When we want to understand the Scriptures correctly, it is necessary that we first read accurately and notice what the text itself does indeed say; then we must read the statement in its context, because only with the context it becomes clear what the statement really means. Also, often the context or sometimes the passage itself shows if and in which way an author has used figures of speech for emphasis of certain points.
Another important matter to be observed for a correct interpretation and understanding of a text is the historic, linguistic and cultural background of that which is recorded in the text. Sometimes people do speak of "context" when they mean this background, e.g. when they mention a "historic context, cultural context", etc. This point really concerns the surroundings or sphere in which those things happened which are recorded and have been written in the text.
As we read the Biblical Scriptures, it is essential that we note the respective historic background of what is said; and there are two important aspects: (a) the historic background of what is recorded in the text and (b) the historic background of when and where the text was written.
To gain a correct understanding of a text we must note the time when the events recorded took place. One must note place something which happened in the days of Abraham into the time of Moses, or events of the times of Jesus back into the times of king David. That would lead undoubtedly to a wrong understanding because recorded events would be historically misplaced and interpreted on the basis of a wrong historic background. References to time in the text will only be understood correctly when the historic background is understood correctly: For example, something which is said to be in the future in records about an event at the time of Abraham may already have come to pass and be in the past in the days of king David; something which a prophet on the OT prophesied as happening in the future may be present or even past during the times of Jesus, etc. Obviously one would gain a wrong understanding if historic background information is not properly noted.
Equally important is to note the time when a book was written, so that one may correctly interpret from the perspective of the author and writer any time references made in the text.

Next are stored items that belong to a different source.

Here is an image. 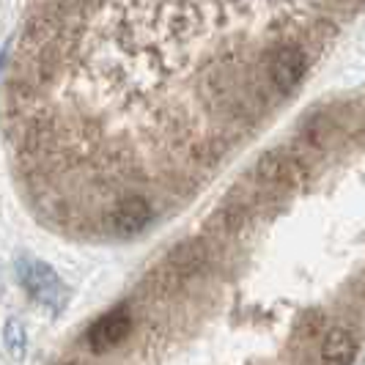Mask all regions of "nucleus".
<instances>
[{"mask_svg": "<svg viewBox=\"0 0 365 365\" xmlns=\"http://www.w3.org/2000/svg\"><path fill=\"white\" fill-rule=\"evenodd\" d=\"M305 72H308V55L297 44L280 47L269 61V77H272L274 88L280 93L292 91L294 86L305 77Z\"/></svg>", "mask_w": 365, "mask_h": 365, "instance_id": "nucleus-1", "label": "nucleus"}, {"mask_svg": "<svg viewBox=\"0 0 365 365\" xmlns=\"http://www.w3.org/2000/svg\"><path fill=\"white\" fill-rule=\"evenodd\" d=\"M129 329H132V316L124 308L110 311L99 322H93V327L88 329V346L93 351H110L127 338Z\"/></svg>", "mask_w": 365, "mask_h": 365, "instance_id": "nucleus-2", "label": "nucleus"}, {"mask_svg": "<svg viewBox=\"0 0 365 365\" xmlns=\"http://www.w3.org/2000/svg\"><path fill=\"white\" fill-rule=\"evenodd\" d=\"M19 272H22V283L28 286V292L36 297L38 302H47V305H53V308H61L63 305V286H61V280L55 277V272L50 267H44V264H19Z\"/></svg>", "mask_w": 365, "mask_h": 365, "instance_id": "nucleus-3", "label": "nucleus"}, {"mask_svg": "<svg viewBox=\"0 0 365 365\" xmlns=\"http://www.w3.org/2000/svg\"><path fill=\"white\" fill-rule=\"evenodd\" d=\"M148 220H151V206L143 198H138V195L121 201L113 209V225L121 234H138V231H143L148 225Z\"/></svg>", "mask_w": 365, "mask_h": 365, "instance_id": "nucleus-4", "label": "nucleus"}, {"mask_svg": "<svg viewBox=\"0 0 365 365\" xmlns=\"http://www.w3.org/2000/svg\"><path fill=\"white\" fill-rule=\"evenodd\" d=\"M357 354V344L351 332L344 327H332L322 344V365H351Z\"/></svg>", "mask_w": 365, "mask_h": 365, "instance_id": "nucleus-5", "label": "nucleus"}, {"mask_svg": "<svg viewBox=\"0 0 365 365\" xmlns=\"http://www.w3.org/2000/svg\"><path fill=\"white\" fill-rule=\"evenodd\" d=\"M6 349L11 351V357H22V351H25V332L19 327L17 322H9L6 324Z\"/></svg>", "mask_w": 365, "mask_h": 365, "instance_id": "nucleus-6", "label": "nucleus"}]
</instances>
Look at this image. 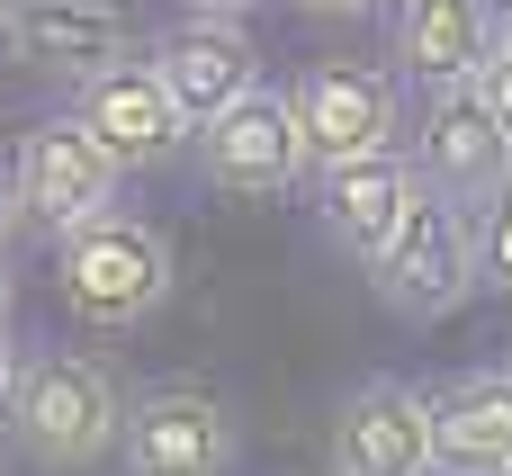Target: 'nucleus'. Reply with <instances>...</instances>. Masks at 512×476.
<instances>
[{"label":"nucleus","mask_w":512,"mask_h":476,"mask_svg":"<svg viewBox=\"0 0 512 476\" xmlns=\"http://www.w3.org/2000/svg\"><path fill=\"white\" fill-rule=\"evenodd\" d=\"M9 234H18V198H9V171H0V252H9Z\"/></svg>","instance_id":"20"},{"label":"nucleus","mask_w":512,"mask_h":476,"mask_svg":"<svg viewBox=\"0 0 512 476\" xmlns=\"http://www.w3.org/2000/svg\"><path fill=\"white\" fill-rule=\"evenodd\" d=\"M297 99V126H306V162H360V153H387L396 126H405V99H396V72L378 63H306L288 81Z\"/></svg>","instance_id":"8"},{"label":"nucleus","mask_w":512,"mask_h":476,"mask_svg":"<svg viewBox=\"0 0 512 476\" xmlns=\"http://www.w3.org/2000/svg\"><path fill=\"white\" fill-rule=\"evenodd\" d=\"M198 171L225 189V198H279V189H297L315 162H306V126H297V99L288 90H270V81H252L225 117H207L198 135Z\"/></svg>","instance_id":"5"},{"label":"nucleus","mask_w":512,"mask_h":476,"mask_svg":"<svg viewBox=\"0 0 512 476\" xmlns=\"http://www.w3.org/2000/svg\"><path fill=\"white\" fill-rule=\"evenodd\" d=\"M9 387H18V342H9V324H0V414H9Z\"/></svg>","instance_id":"19"},{"label":"nucleus","mask_w":512,"mask_h":476,"mask_svg":"<svg viewBox=\"0 0 512 476\" xmlns=\"http://www.w3.org/2000/svg\"><path fill=\"white\" fill-rule=\"evenodd\" d=\"M54 279H63V306L99 333H126L144 315H162L171 297V243L126 216V207H99L81 216L72 234H54Z\"/></svg>","instance_id":"2"},{"label":"nucleus","mask_w":512,"mask_h":476,"mask_svg":"<svg viewBox=\"0 0 512 476\" xmlns=\"http://www.w3.org/2000/svg\"><path fill=\"white\" fill-rule=\"evenodd\" d=\"M9 432H18V450H27L36 468L81 476V468H99V459L117 450L126 396H117L108 360H90V351H36V360H18Z\"/></svg>","instance_id":"1"},{"label":"nucleus","mask_w":512,"mask_h":476,"mask_svg":"<svg viewBox=\"0 0 512 476\" xmlns=\"http://www.w3.org/2000/svg\"><path fill=\"white\" fill-rule=\"evenodd\" d=\"M504 476H512V468H504Z\"/></svg>","instance_id":"26"},{"label":"nucleus","mask_w":512,"mask_h":476,"mask_svg":"<svg viewBox=\"0 0 512 476\" xmlns=\"http://www.w3.org/2000/svg\"><path fill=\"white\" fill-rule=\"evenodd\" d=\"M477 90L495 99V117H504V135H512V54H504V45H495V54L477 63Z\"/></svg>","instance_id":"17"},{"label":"nucleus","mask_w":512,"mask_h":476,"mask_svg":"<svg viewBox=\"0 0 512 476\" xmlns=\"http://www.w3.org/2000/svg\"><path fill=\"white\" fill-rule=\"evenodd\" d=\"M234 414L216 387H144L126 405V432H117V459L126 476H234Z\"/></svg>","instance_id":"7"},{"label":"nucleus","mask_w":512,"mask_h":476,"mask_svg":"<svg viewBox=\"0 0 512 476\" xmlns=\"http://www.w3.org/2000/svg\"><path fill=\"white\" fill-rule=\"evenodd\" d=\"M117 162L90 144V126L63 108V117H36L27 135H18V162H9V198H18V225H36V234H72L81 216H99V207H117Z\"/></svg>","instance_id":"6"},{"label":"nucleus","mask_w":512,"mask_h":476,"mask_svg":"<svg viewBox=\"0 0 512 476\" xmlns=\"http://www.w3.org/2000/svg\"><path fill=\"white\" fill-rule=\"evenodd\" d=\"M387 54H396V72L423 81V90L477 81V63L495 54V0H396Z\"/></svg>","instance_id":"14"},{"label":"nucleus","mask_w":512,"mask_h":476,"mask_svg":"<svg viewBox=\"0 0 512 476\" xmlns=\"http://www.w3.org/2000/svg\"><path fill=\"white\" fill-rule=\"evenodd\" d=\"M153 72H162V90H171V108H180V126L198 135L207 117H225L252 81H261V54H252V36H243V18H180L153 54H144Z\"/></svg>","instance_id":"11"},{"label":"nucleus","mask_w":512,"mask_h":476,"mask_svg":"<svg viewBox=\"0 0 512 476\" xmlns=\"http://www.w3.org/2000/svg\"><path fill=\"white\" fill-rule=\"evenodd\" d=\"M72 117L90 126V144H99L117 171H162V162L189 144V126H180V108H171V90H162V72H153L144 54H126V63L72 81Z\"/></svg>","instance_id":"9"},{"label":"nucleus","mask_w":512,"mask_h":476,"mask_svg":"<svg viewBox=\"0 0 512 476\" xmlns=\"http://www.w3.org/2000/svg\"><path fill=\"white\" fill-rule=\"evenodd\" d=\"M369 279H378V297H387V315H405V324H441V315H459L468 297H477V216L459 207V198H441V189H414V207H405V225L387 234V252L369 261Z\"/></svg>","instance_id":"3"},{"label":"nucleus","mask_w":512,"mask_h":476,"mask_svg":"<svg viewBox=\"0 0 512 476\" xmlns=\"http://www.w3.org/2000/svg\"><path fill=\"white\" fill-rule=\"evenodd\" d=\"M180 9H198V18H243L252 0H180Z\"/></svg>","instance_id":"21"},{"label":"nucleus","mask_w":512,"mask_h":476,"mask_svg":"<svg viewBox=\"0 0 512 476\" xmlns=\"http://www.w3.org/2000/svg\"><path fill=\"white\" fill-rule=\"evenodd\" d=\"M9 9H18V0H0V36H9Z\"/></svg>","instance_id":"24"},{"label":"nucleus","mask_w":512,"mask_h":476,"mask_svg":"<svg viewBox=\"0 0 512 476\" xmlns=\"http://www.w3.org/2000/svg\"><path fill=\"white\" fill-rule=\"evenodd\" d=\"M477 270H486V279L512 297V189L486 207V216H477Z\"/></svg>","instance_id":"16"},{"label":"nucleus","mask_w":512,"mask_h":476,"mask_svg":"<svg viewBox=\"0 0 512 476\" xmlns=\"http://www.w3.org/2000/svg\"><path fill=\"white\" fill-rule=\"evenodd\" d=\"M0 459H9V450H0Z\"/></svg>","instance_id":"25"},{"label":"nucleus","mask_w":512,"mask_h":476,"mask_svg":"<svg viewBox=\"0 0 512 476\" xmlns=\"http://www.w3.org/2000/svg\"><path fill=\"white\" fill-rule=\"evenodd\" d=\"M414 171H423V189H441V198H459L468 216H486L495 198L512 189V135L504 117H495V99L477 90V81H441V90H423V108H414Z\"/></svg>","instance_id":"4"},{"label":"nucleus","mask_w":512,"mask_h":476,"mask_svg":"<svg viewBox=\"0 0 512 476\" xmlns=\"http://www.w3.org/2000/svg\"><path fill=\"white\" fill-rule=\"evenodd\" d=\"M288 9H306V18H369V9H387V0H288Z\"/></svg>","instance_id":"18"},{"label":"nucleus","mask_w":512,"mask_h":476,"mask_svg":"<svg viewBox=\"0 0 512 476\" xmlns=\"http://www.w3.org/2000/svg\"><path fill=\"white\" fill-rule=\"evenodd\" d=\"M414 189H423L414 153L387 144V153H360V162H324V171H315V216H324V234H333L351 261H378L387 234L405 225Z\"/></svg>","instance_id":"12"},{"label":"nucleus","mask_w":512,"mask_h":476,"mask_svg":"<svg viewBox=\"0 0 512 476\" xmlns=\"http://www.w3.org/2000/svg\"><path fill=\"white\" fill-rule=\"evenodd\" d=\"M333 476H432V396L405 378H360L333 414Z\"/></svg>","instance_id":"10"},{"label":"nucleus","mask_w":512,"mask_h":476,"mask_svg":"<svg viewBox=\"0 0 512 476\" xmlns=\"http://www.w3.org/2000/svg\"><path fill=\"white\" fill-rule=\"evenodd\" d=\"M27 72H54V81H90L108 63L135 54V27L117 0H18L9 9V36H0Z\"/></svg>","instance_id":"13"},{"label":"nucleus","mask_w":512,"mask_h":476,"mask_svg":"<svg viewBox=\"0 0 512 476\" xmlns=\"http://www.w3.org/2000/svg\"><path fill=\"white\" fill-rule=\"evenodd\" d=\"M0 324H9V261H0Z\"/></svg>","instance_id":"23"},{"label":"nucleus","mask_w":512,"mask_h":476,"mask_svg":"<svg viewBox=\"0 0 512 476\" xmlns=\"http://www.w3.org/2000/svg\"><path fill=\"white\" fill-rule=\"evenodd\" d=\"M495 45H504V54H512V0H504V9H495Z\"/></svg>","instance_id":"22"},{"label":"nucleus","mask_w":512,"mask_h":476,"mask_svg":"<svg viewBox=\"0 0 512 476\" xmlns=\"http://www.w3.org/2000/svg\"><path fill=\"white\" fill-rule=\"evenodd\" d=\"M432 468L441 476L512 468V369H459L450 387H432Z\"/></svg>","instance_id":"15"}]
</instances>
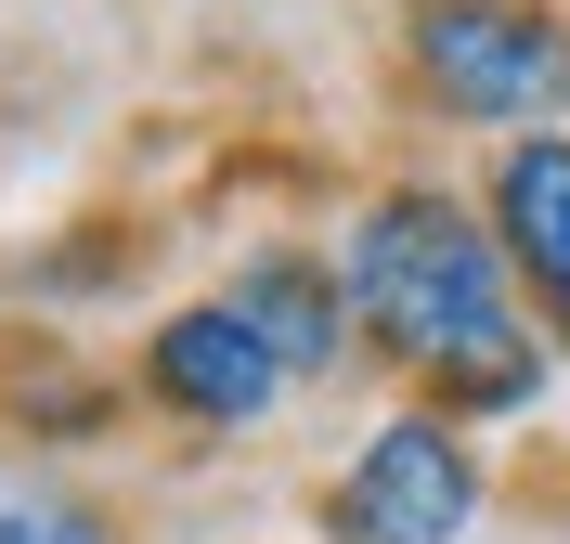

What was past at the time of writing of the book will certainly still be past at the time we today are reading the text. However, what was in the present time at the time of writing is also already past at the time we now are reading the text, even though it could but does not have to be present nowadays. Even that which was in the future at the time of writing may perhaps already now at the time when we read it be in the past. We can see that it is absolutely necessary to carefully note these aspects of the historic background of a text in order to arrive at a correct understanding of what we read.
When we are dealing with the books of the Bible, we not only must observe that we have texts before our eyes which were written about 2000 years ago (and some even a lot earlier), but we must also carefully observe that the things which are recorded for the most part happened in an entirely different cultural setting from what we have today, for example in central Europe.
It may well be that a lot of what we read in the Scriptures in the Bible, in paticular in the OT Scriptures, may be totally foreign to us today. Thus we must be careful to understand the recorded actions and conduct of people and the circumstances of their lives in light of the cultural background of the eastern or oeriental world of that time. Even in the OT Scriptures quite different cultural backgrounds have effect, for example if we read about a nomadic people or about the kingdom of the pharaoh in Egypt. The cultural background of records about the days of king David is a different one from what we read in records in the NT Scriptures 1000 years laer at the times of the Roman Empire.
The linguistic background of a text also is of great importance. The Biblical Scriptures were not written in our modern day languages with which we are familiar, but rather were originally written in Hebrew, Aramaic and Greek. Also, these languages have undergone changes in the course of the centuries, Aramaic perhaps very little. Thus we need to note that we are reading translations into our languages when we read our Bibles today, and it is clear that a translation is not necessarily always entirely correct. When we read some things which appear "awkward" or "strange" to us, it oculd be because an expression which was rather "normal" in the original language does not have a true equivalent in our language of today, etc.
The manner in which people express and describe certain things in their language may be quite different from one language to another. On the one hand, this could be due to simple linguistic reasons because the vocabulary or grammar is different in the languages involved; on the other hand, the respective cultural background may have influence on the use of language. We must be careful with the Scriptures in the Bible that we observe and endeavor to understand what we read in light of the languages used in biblical times and lands.